The APT10 Group allegedly obtained unauthorized access to the computers of a service provider that had offices in the Southern District of New York and compromised data of customers involved in banking and finance, telecommunications and consumer electronics, medical equipment, packaging, manufacturing, consulting, healthcare, biotechnology, automotive, oil and gas exploration, and mining.
Overall, the indictment says, APT10 stole hundreds of gigabytes of sensitive data and targeted the computers of 45 companies involved in aviation, space and satellite technology, manufacturing technology, pharmaceutical technology, oil and gas exploration and production technology, communications technology, computer processor technology, and maritime technology, as well as U.S. government agencies.
David Swan, the Alberta-based director of cyber intelligence for the Centre for Strategic Cyberspace + Security Science, said in an email the U.S. indictment should come as no surprise to cyber security analysts. “China announces its strategic objectives in its ‘Five Year Plans’. Chinese hacking generally follows that direction.
“Despite agreements between China and the United States (under President Obama) and more recently between China and Canada (under Prime Minister Trudeau) there has been no change in the direction or substance of Chinese hacking. Chief Security Officers (CSO’s) and cyber security personnel face Chinese hacking on an ongoing basis. Chinese hacking has touched all aspects of Canadian life from academic to defence, from start-up innovators to corporations, from individuals to the National Research Council (NRC).”
This is a reference to the 2014 hack of the NRC which Ottawa blamed on a Chinese threat actor.
What was surprising, Swan added, was the recognition during the U.S. announcement that China was unlikely to change its policies. “This is the first time I have heard an official source admit that.”

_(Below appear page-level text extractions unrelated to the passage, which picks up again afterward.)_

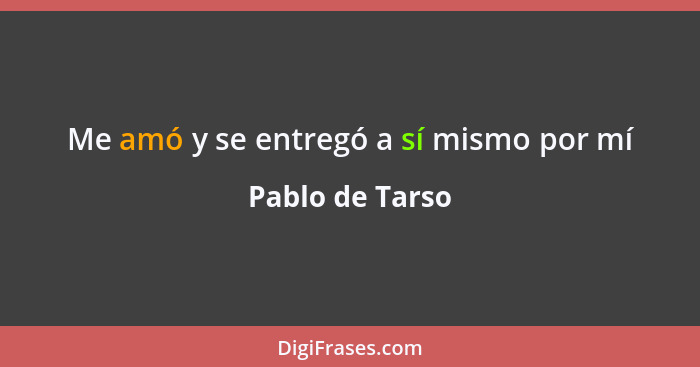 Me amó y se entregó a sí mismo por mí

Pablo de Tarso

DigiFrases.com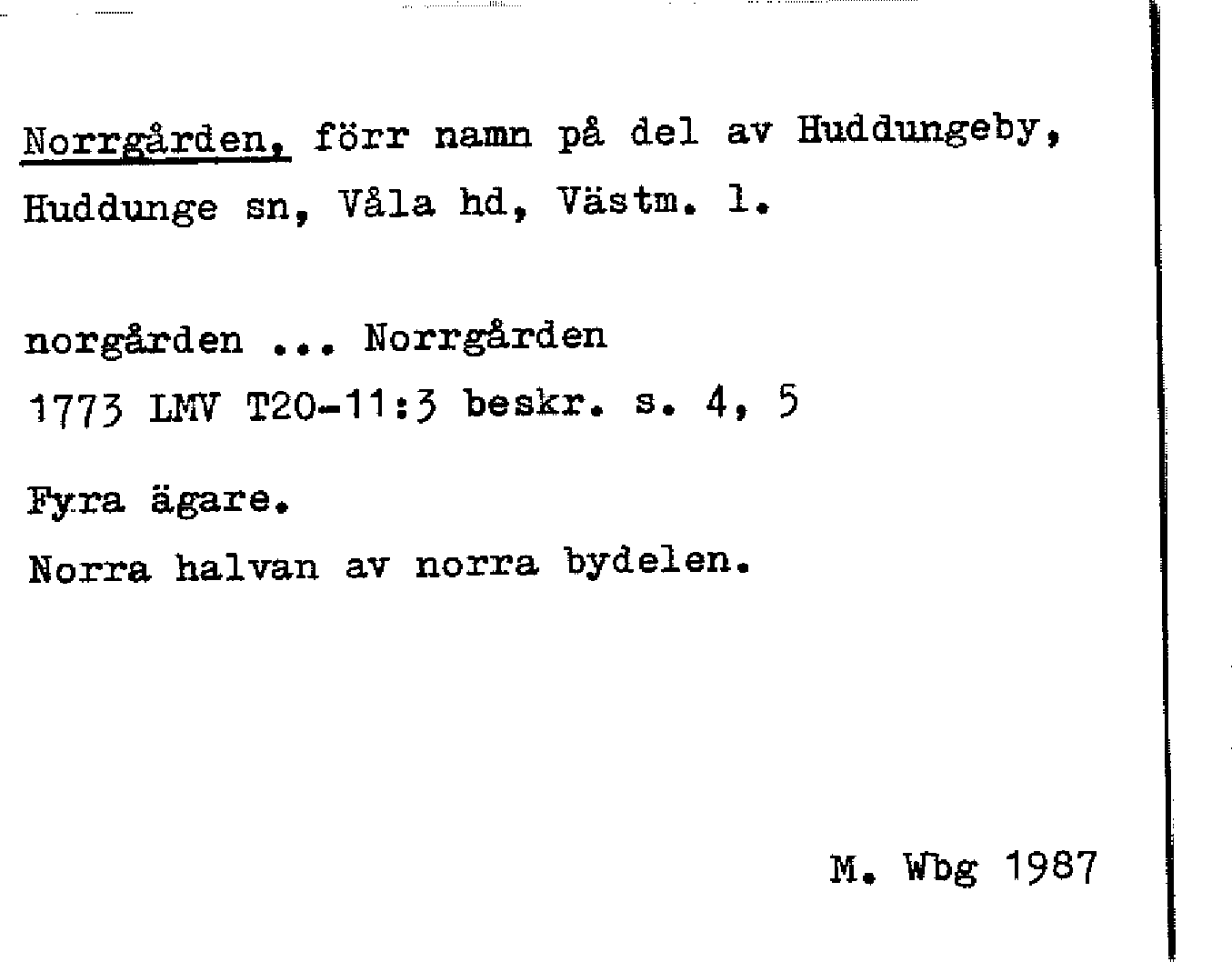 Norrgården, förr namn på del av Huddungeby, Huddunge sn, Våla hd, Västm. l.

norgården ... Norrgården
1773 LMV T20-11:3 beskr. s. 4, 5

Fyra ägare.
Norra halvan av norra bydelen.

M. Wbg 1987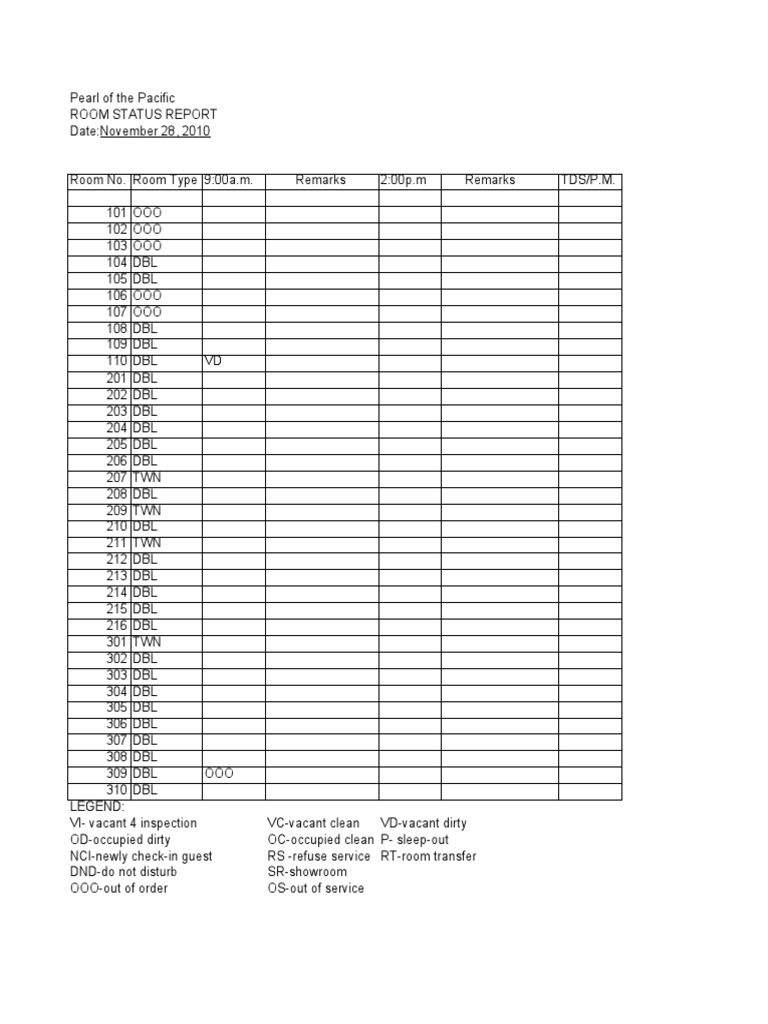 Pearl of the Pacific
ROOM STATUS REPORT
Date:November 28, 2010

| Room No. | Room Type | 9:00a.m. | Remarks | 2:00p.m | Remarks | TDS/P.M. |
|---|---|---|---|---|---|---|
| | | | | | | |
| 101 | OOO | | | | | |
| 102 | OOO | | | | | |
| 103 | OOO | | | | | |
| 104 | DBL | | | | | |
| 105 | DBL | | | | | |
| 106 | OOO | | | | | |
| 107 | OOO | | | | | |
| 108 | DBL | | | | | |
| 109 | DBL | | | | | |
| 110 | DBL | VD | | | | |
| 201 | DBL | | | | | |
| 202 | DBL | | | | | |
| 203 | DBL | | | | | |
| 204 | DBL | | | | | |
| 205 | DBL | | | | | |
| 206 | DBL | | | | | |
| 207 | TWN | | | | | |
| 208 | DBL | | | | | |
| 209 | TWN | | | | | |
| 210 | DBL | | | | | |
| 211 | TWN | | | | | |
| 212 | DBL | | | | | |
| 213 | DBL | | | | | |
| 214 | DBL | | | | | |
| 215 | DBL | | | | | |
| 216 | DBL | | | | | |
| 301 | TWN | | | | | |
| 302 | DBL | | | | | |
| 303 | DBL | | | | | |
| 304 | DBL | | | | | |
| 305 | DBL | | | | | |
| 306 | DBL | | | | | |
| 307 | DBL | | | | | |
| 308 | DBL | | | | | |
| 309 | DBL | OOO | | | | |
| 310 | DBL | | | | | |

LEGEND:
VI- vacant 4 inspection
OD-occupied dirty
NCI-newly check-in guest
DND-do not disturb
OOO-out of order

VC-vacant clean
OC-occupied clean
RS -refuse service
SR-showroom
OS-out of service

VD-vacant dirty
P- sleep-out
RT-room transfer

The press release from CSE is interesting in that it is in stark contrast with the milder statements from Liberal politicians and senior bureaucrats, he added.
David Senf, founder of the Toronto-based cyber security consultancy Cyverity said in an email that it’s clear that the intellectual property of Canadian firms and Canadian subsidiaries of multinationals is valuable to China and other nations. The concerns is less about stolen credit card information and more about company and state secrets in this case.

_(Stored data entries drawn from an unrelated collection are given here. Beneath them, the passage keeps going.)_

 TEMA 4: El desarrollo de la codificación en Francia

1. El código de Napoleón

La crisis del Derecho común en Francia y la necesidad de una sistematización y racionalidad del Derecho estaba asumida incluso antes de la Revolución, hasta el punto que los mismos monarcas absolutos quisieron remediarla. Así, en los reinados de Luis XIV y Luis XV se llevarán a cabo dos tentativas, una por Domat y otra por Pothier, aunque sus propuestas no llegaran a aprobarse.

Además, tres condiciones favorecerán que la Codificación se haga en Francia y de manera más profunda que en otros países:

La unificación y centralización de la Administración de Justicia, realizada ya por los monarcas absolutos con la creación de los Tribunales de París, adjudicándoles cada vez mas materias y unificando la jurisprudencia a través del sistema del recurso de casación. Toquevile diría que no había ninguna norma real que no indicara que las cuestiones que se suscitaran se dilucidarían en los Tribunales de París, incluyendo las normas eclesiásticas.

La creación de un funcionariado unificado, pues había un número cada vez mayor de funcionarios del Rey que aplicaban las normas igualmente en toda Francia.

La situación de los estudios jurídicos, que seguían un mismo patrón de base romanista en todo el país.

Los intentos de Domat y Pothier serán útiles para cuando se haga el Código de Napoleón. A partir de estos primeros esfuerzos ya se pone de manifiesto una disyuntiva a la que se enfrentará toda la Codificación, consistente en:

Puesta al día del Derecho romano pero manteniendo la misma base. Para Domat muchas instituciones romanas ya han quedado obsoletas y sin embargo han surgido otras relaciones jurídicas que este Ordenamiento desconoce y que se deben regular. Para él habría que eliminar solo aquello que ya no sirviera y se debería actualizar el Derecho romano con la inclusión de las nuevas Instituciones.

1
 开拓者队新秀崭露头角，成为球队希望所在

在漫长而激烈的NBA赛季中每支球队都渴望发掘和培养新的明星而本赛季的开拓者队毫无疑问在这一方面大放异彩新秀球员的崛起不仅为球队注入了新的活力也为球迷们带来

“Organizations have to assume that they are a target, their cloud provider is a target and so are MSPs. But it’s still better to do something than nothing. It’s still better to get outside help than not to protect, detect and respond to attacks.”

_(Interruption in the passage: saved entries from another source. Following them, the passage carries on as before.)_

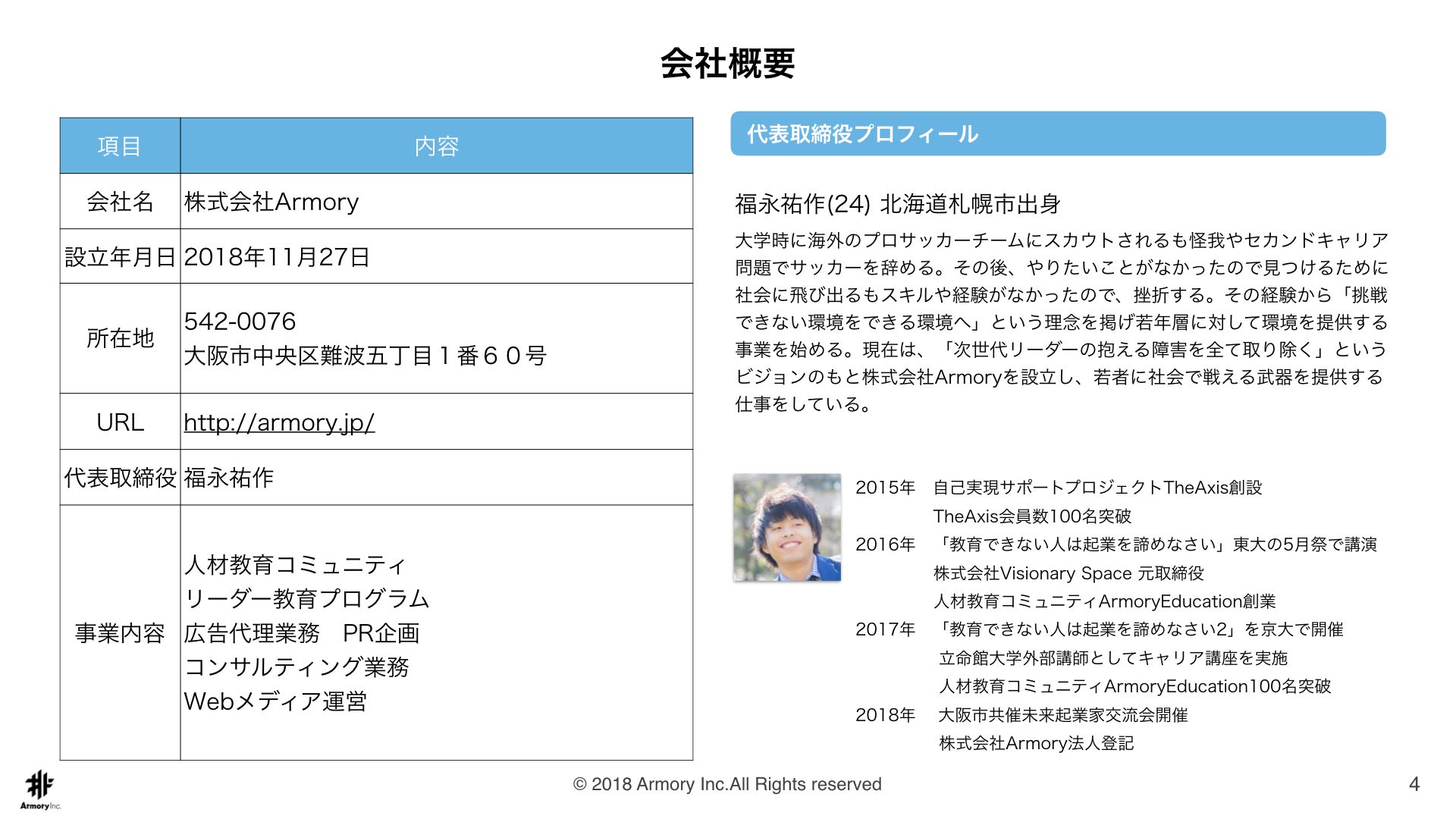 会社概要

| 項目 | 内容 |
|---|---|
| 会社名 | 株式会社Armory |
| 設立年月日 | 2018年11月27日 |
| 所在地 | 542-0076 大阪市中央区難波五丁目１番６０号 |
| URL | http://armory.jp/ |
| 代表取締役 | 福永祐作 |
| 事業内容 | 人材教育コミュニティ リーダー教育プログラム 広告代理業務　PR企画 コンサルティング業務 Webメディア運営 |

代表取締役プロフィール

福永祐作(24) 北海道札幌市出身

大学時に海外のプロサッカーチームにスカウトされるも怪我やセカンドキャリア問題でサッカーを辞める。その後、やりたいことがなかったので見つけるために社会に飛び出るもスキルや経験がなかったので、挫折する。その経験から「挑戦できない環境をできる環境へ」という理念を掲げ若年層に対して環境を提供する事業を始める。現在は、「次世代リーダーの抱える障害を全て取り除く」というビジョンのもと株式会社Armoryを設立し、若者に社会で戦える武器を提供する仕事をしている。

2015年　自己実現サポートプロジェクトTheAxis創設
TheAxis会員数100名突破
2016年　「教育できない人は起業を諦めなさい」東大の5月祭で講演
株式会社Visionary Space 元取締役
人材教育コミュニティArmoryEducation創業
2017年　「教育できない人は起業を諦めなさい2」を京大で開催
立命館大学外部講師としてキャリア講座を実施
人材教育コミュニティArmoryEducation100名突破
2018年　大阪市共催未来起業家交流会開催
株式会社Armory法人登記

Armory Inc.

© 2018 Armory Inc.All Rights reserved

4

“If we assume the government reports are correct about one or more MSPs being compromised, it is still better for Canadian customers to rely on outside help than to go without. Continuous threat monitoring, for example, is an MSP service that is important for organizations to consider, as they likely don’t have the ability to maintain that kind of staff time and infrastructure themselves.”
The indictment and support from other countries comes as China is pressured from a number of sides. The U.S. is putting a squeeze on Canada and other members of the Five Eyes intelligence co-operative to refuse to allow their carriers to install Chinese wireless equipment on their upcoming next-generation 5G networks. Australia and New Zealand have agreed; Canada and the U.K. are still thinking about it.
At the sam time the U.S. and China are involved in a trade dispute.